*** Opening of Source text ***

Well, another year has gone by... I turned 67 this week.  Where has the time gone?! It just flies by SO fast!  I said it in another recent post - getting older seems to evoke memories of good times, tough times, makes you think about the road taken and sometimes, the road not taken.  I think that when you are in a good place in your life, you don't have a lot of regrets, and that's where I am.  But you still wonder how different your life might have been IF... 

There were times over the years when I'd wonder if I would have been better off if I hadn't divorced my first husband, Paul.  He was ambitious and helpful, two qualities Mark didn't really possess.  Oh, Mark worked hard (I think) when he worked, but he was perfectly happy to be laid off and do absolutely nothing.  He never tried to take advantage of his stretches of no work by "getting things done."  He was perfectly content to be a slug, not even lifting a hand when he wasn't working and I was.  I likely would have been more financially secure had I stayed put.  But money does not equal happiness...

Paul grew up in a very religious home, and this aspect of his life was just part of who he was (and is).  I, on the other hand, grew up with a mother who was always in search of "the truth", and that did not necessarily mean traditional religion.  She did go through that phase of trying out different churches and their interpretations of the Bible.  And we (meaning me, my brother and sister) went along for the ride as children.  So I had a good working knowledge of what the Bible said, and to be perfectly frank, it always seemed like "the big lie" to me. Not that it doesn't have a lot of good stories that have value, but the directional part of it seemed completely out of sync with what my heart was telling me "God" is all about.  So we were never on the same page about that.  But when I was young (I was 18 when we married), I went along with his need to be part of a church... it never felt "good" to me.  When I got to be in my mid-twenties, I started to feel the need to be autonomous and didn't want to "play along" anymore.

*** Close of Source text ***

What is expected:
Continue the birthday reflection from the point at which it stops.

*** Opening of Provided material ***

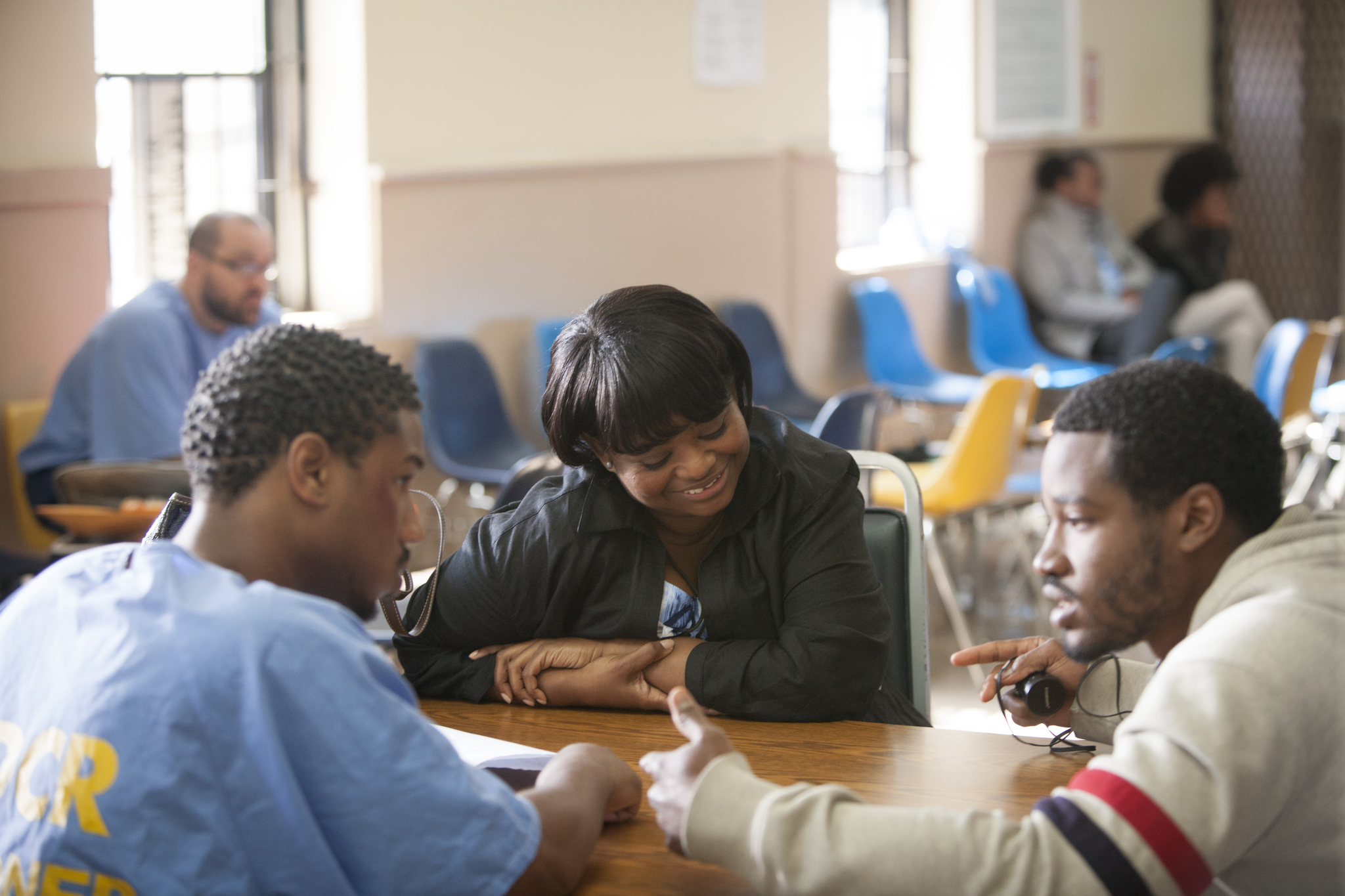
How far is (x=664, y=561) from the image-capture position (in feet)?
6.05

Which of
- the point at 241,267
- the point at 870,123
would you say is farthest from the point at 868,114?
the point at 241,267

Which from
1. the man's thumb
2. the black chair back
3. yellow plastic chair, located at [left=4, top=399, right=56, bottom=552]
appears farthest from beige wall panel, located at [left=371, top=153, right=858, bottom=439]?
the man's thumb

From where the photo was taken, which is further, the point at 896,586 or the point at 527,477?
the point at 527,477

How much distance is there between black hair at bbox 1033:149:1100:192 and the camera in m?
7.46

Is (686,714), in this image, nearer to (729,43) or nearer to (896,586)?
(896,586)

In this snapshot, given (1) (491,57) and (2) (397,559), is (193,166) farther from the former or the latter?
(2) (397,559)

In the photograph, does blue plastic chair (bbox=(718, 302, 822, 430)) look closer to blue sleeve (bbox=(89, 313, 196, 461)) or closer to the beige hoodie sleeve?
blue sleeve (bbox=(89, 313, 196, 461))

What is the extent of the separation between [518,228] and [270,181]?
90 centimetres

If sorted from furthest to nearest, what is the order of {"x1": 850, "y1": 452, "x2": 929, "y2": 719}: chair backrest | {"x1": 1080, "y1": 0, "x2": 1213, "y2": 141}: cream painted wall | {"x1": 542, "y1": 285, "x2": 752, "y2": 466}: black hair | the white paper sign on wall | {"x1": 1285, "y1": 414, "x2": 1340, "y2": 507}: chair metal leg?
{"x1": 1080, "y1": 0, "x2": 1213, "y2": 141}: cream painted wall < the white paper sign on wall < {"x1": 1285, "y1": 414, "x2": 1340, "y2": 507}: chair metal leg < {"x1": 850, "y1": 452, "x2": 929, "y2": 719}: chair backrest < {"x1": 542, "y1": 285, "x2": 752, "y2": 466}: black hair

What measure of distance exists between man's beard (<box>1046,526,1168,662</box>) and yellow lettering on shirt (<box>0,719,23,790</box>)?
36.0 inches

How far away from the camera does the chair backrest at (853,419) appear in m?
3.65

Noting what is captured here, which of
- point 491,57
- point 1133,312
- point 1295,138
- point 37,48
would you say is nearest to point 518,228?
point 491,57

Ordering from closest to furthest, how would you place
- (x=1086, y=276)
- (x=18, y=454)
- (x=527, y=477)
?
(x=527, y=477) < (x=18, y=454) < (x=1086, y=276)

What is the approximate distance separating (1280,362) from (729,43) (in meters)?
2.57
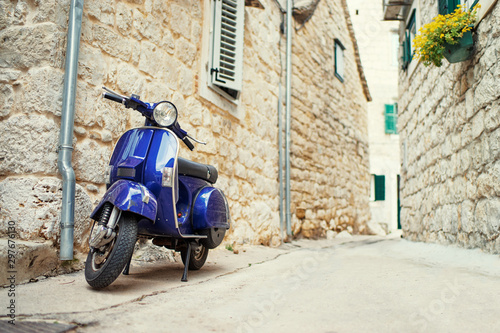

*** Close of Provided material ***

Exercise result:
And that's when we split.  One regret I have is that I couldn't bring myself to be honest about why... I knew that if I told him this biggest reason for leaving, he probably would have left his church to appease me.  It's who he was.  He was so afraid of being alone, he would have sacrificed his own happiness (even his "soul") to keep me.  This is not a testimonial to how great I was - it's only an illustration of how dependent he was.  I remember a few years after we split, Mom confessed to me that he visited her after I moved out, trying to get her to push me to come back.  When she refused to get involved, he told her, "If she doesn't come back, I'll just find someone else to marry as I can legally."  Of course, this revelation gave me an "aha" moment... We got together when I was 17 right after his first wife (who he married when he was almost 18 and she was barely 16...) filed for divorce after only 6 months of marriage.  I was his "next warm body."  Oh boy, does that make a girl feel special! 

Paul and I were married for 8 years, and they were good years for the most part.  But I matured and I needed more freedom to have my own interests, my own friends.  Paul yearned for what his grandparents had - the kind of relationship where we did EVERYthing together, spending every minute together, lots of PDAs...  And all of this was nice when I was 18.  But by the time I was 25, I felt smothered.  But how do you tell someone who's just trying to be loving to "back off"?  It sounds cruel.  I couldn't be that directly cruel, but I think not being clear was another kind of cruel, and I regret that.  I guess I thought that I may not be strong enough to be firm if he offered to "change".  I didn't want him to change.  He needed to be with someone who would appreciate who he was.  And I guess this is why 18 is probably really too young to marry.  I thought I was very mature, and in most ways, I was.  But what I didn't realize is how much I would change over the next few years...

One thing that he did (before he left the Air Force) was have a vasectomy.  "We" decided when we were dating that we didn't want kids.  So this was the next step so I could get off the pill.  Looking back, I realize he did this for me.  After he married his 3rd wife, he got his vasectomy reversed (he and my brother were still close and that's how I heard about it.)  At first, I thought "Well, of course his new wife wants kids..."  But it got me thinking.  When we were dating in high school, his mom was babysitting several kids.  Paul was really good with the kids, and he was even good with babies.  I'd bet my bottom dollar that he only went along with my desire not to have kids to appease me.  I bet he really did always want children.  They weren't able to conceive their own, but they did adopt a son eventually.  And though I wish that they had been able to have one (or more) of their own, I'm glad he got to have the experience of parenthood because I think he probably was a good dad...  And that would have been something he never experienced had we stayed together.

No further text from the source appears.